Excerpted text:
****************************************
Tens of millions of people around the globe went into new lockdowns Saturday amid surges in COVID-19 infections and concerns over vaccine shortages and side effects.
In India, the worst-hit state of Maharashtra was running out of vaccines as the health system buckled under the weight of the contagion, which has killed 2.9 million people worldwide.
Having let its guard down with mass religious festivals, political rallies and spectators at cricket matches, the world's second-most populous nation has added more than a million new infections since late March.
Every weekend from Saturday until the end of April, Maharashtra's 125 million people will be confined to their homes unless traveling or shopping for food or medicine.
"I'm not for the lockdown at all but I don't think the government has any other choice," media professional Neha Tyagi, 27, told Agence France-Presse (AFP) in Maharashtra's megacity Mumbai.
"This lockdown could have been totally avoided if people would take the virus seriously."
The crisis is being exacerbated by a shortage of vaccines.
India has so far inoculated 94 million of its 1.3 billion people, but The Times of India reported Friday that states on average had just over five days of stock left, citing health ministry data, with some regions already grappling with severe shortages.
Stay-at-home orders were also set to come into force for the eight million inhabitants of Bogota, as the Colombian capital battled a third wave of infections, adding to curfews already covering seven million across four other major cities.
Elsewhere in South America, Argentina entered a night-time curfew Friday running from midnight to 06:00 a.m. every day until April 30.
It will be in force in the country's highest-risk areas, mainly urban centers, where bars and restaurants will close at 11:00 p.m.
Both Argentina and Colombia have recorded about 2.5 million coronavirus cases, numbers surpassed only by Brazil in the region.
All of France is subject to restrictions of some form, while the German government's attempts to curb movement and commerce have been stymied by several states refusing to go along with the proposals.
Now Berlin is changing the rules to centralize power, adjustments likely to usher in night-time curfews and some school closures in especially hard-hit areas.
But some countries were in the process of opening up.
Italy was set to end lockdowns from next week for Lombardy, the epicenter of its coronavirus pandemic, and several other regions with improving contagion statistics.
Neighboring Slovenia announced it would ease coronavirus restrictions and suspend a six-month-long curfew starting Monday.
As in India, Europe's stuttering vaccine rollout faced multiple hurdles Friday as EU regulators said they were reviewing side effects of the Johnson & Johnson shot and France further limited its use of the AstraZeneca jab.
France has repeatedly changed the rules on AstraZeneca's vaccine, first over doubts about its efficacy, then over fears that it could be linked to blood clots.
****************************************
Extracted records:
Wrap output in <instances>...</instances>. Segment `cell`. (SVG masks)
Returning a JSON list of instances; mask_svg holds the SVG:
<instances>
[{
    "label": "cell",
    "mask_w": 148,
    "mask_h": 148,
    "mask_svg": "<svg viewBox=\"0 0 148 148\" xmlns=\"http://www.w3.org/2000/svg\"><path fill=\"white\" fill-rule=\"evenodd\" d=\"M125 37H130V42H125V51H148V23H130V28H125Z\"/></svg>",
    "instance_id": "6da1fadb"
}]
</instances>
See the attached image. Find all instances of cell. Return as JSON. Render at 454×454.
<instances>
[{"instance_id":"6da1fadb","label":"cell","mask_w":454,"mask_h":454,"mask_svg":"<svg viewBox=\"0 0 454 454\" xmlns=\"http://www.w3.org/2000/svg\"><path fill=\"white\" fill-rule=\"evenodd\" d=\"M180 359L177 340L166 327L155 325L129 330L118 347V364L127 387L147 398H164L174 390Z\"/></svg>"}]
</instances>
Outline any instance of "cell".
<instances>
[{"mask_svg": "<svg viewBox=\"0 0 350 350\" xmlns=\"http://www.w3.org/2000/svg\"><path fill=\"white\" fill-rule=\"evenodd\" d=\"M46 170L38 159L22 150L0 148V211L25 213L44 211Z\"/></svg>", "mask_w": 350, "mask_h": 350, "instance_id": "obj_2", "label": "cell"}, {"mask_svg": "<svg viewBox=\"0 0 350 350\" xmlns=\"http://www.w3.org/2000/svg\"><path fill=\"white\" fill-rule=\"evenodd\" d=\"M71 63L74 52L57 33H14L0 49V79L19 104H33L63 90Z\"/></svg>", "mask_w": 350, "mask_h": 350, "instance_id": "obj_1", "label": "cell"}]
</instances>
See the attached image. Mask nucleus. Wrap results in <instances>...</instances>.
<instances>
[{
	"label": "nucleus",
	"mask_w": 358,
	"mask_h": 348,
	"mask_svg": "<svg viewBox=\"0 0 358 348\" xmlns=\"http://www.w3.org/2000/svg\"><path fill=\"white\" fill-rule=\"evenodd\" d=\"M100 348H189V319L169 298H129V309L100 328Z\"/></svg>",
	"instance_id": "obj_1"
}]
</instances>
****************************************
Requirement A: How many people in Maharashtra are confined to their homes on weekends, according to the COVID-19 lockdown article?
Requirement B: Quote the part of the COVID-19 lockdown article that opens with the words containing "In India, the" and closes with "Maharashtra's megacity Mumbai.".

Your solution A: 125 million

Your solution B:
In India, the worst-hit state of Maharashtra was running out of vaccines as the health system buckled under the weight of the contagion, which has killed 2.9 million people worldwide.
Having let its guard down with mass religious festivals, political rallies and spectators at cricket matches, the world's second-most populous nation has added more than a million new infections since late March.
Every weekend from Saturday until the end of April, Maharashtra's 125 million people will be confined to their homes unless traveling or shopping for food or medicine.
"I'm not for the lockdown at all but I don't think the government has any other choice," media professional Neha Tyagi, 27, told Agence France-Presse (AFP) in Maharashtra's megacity Mumbai.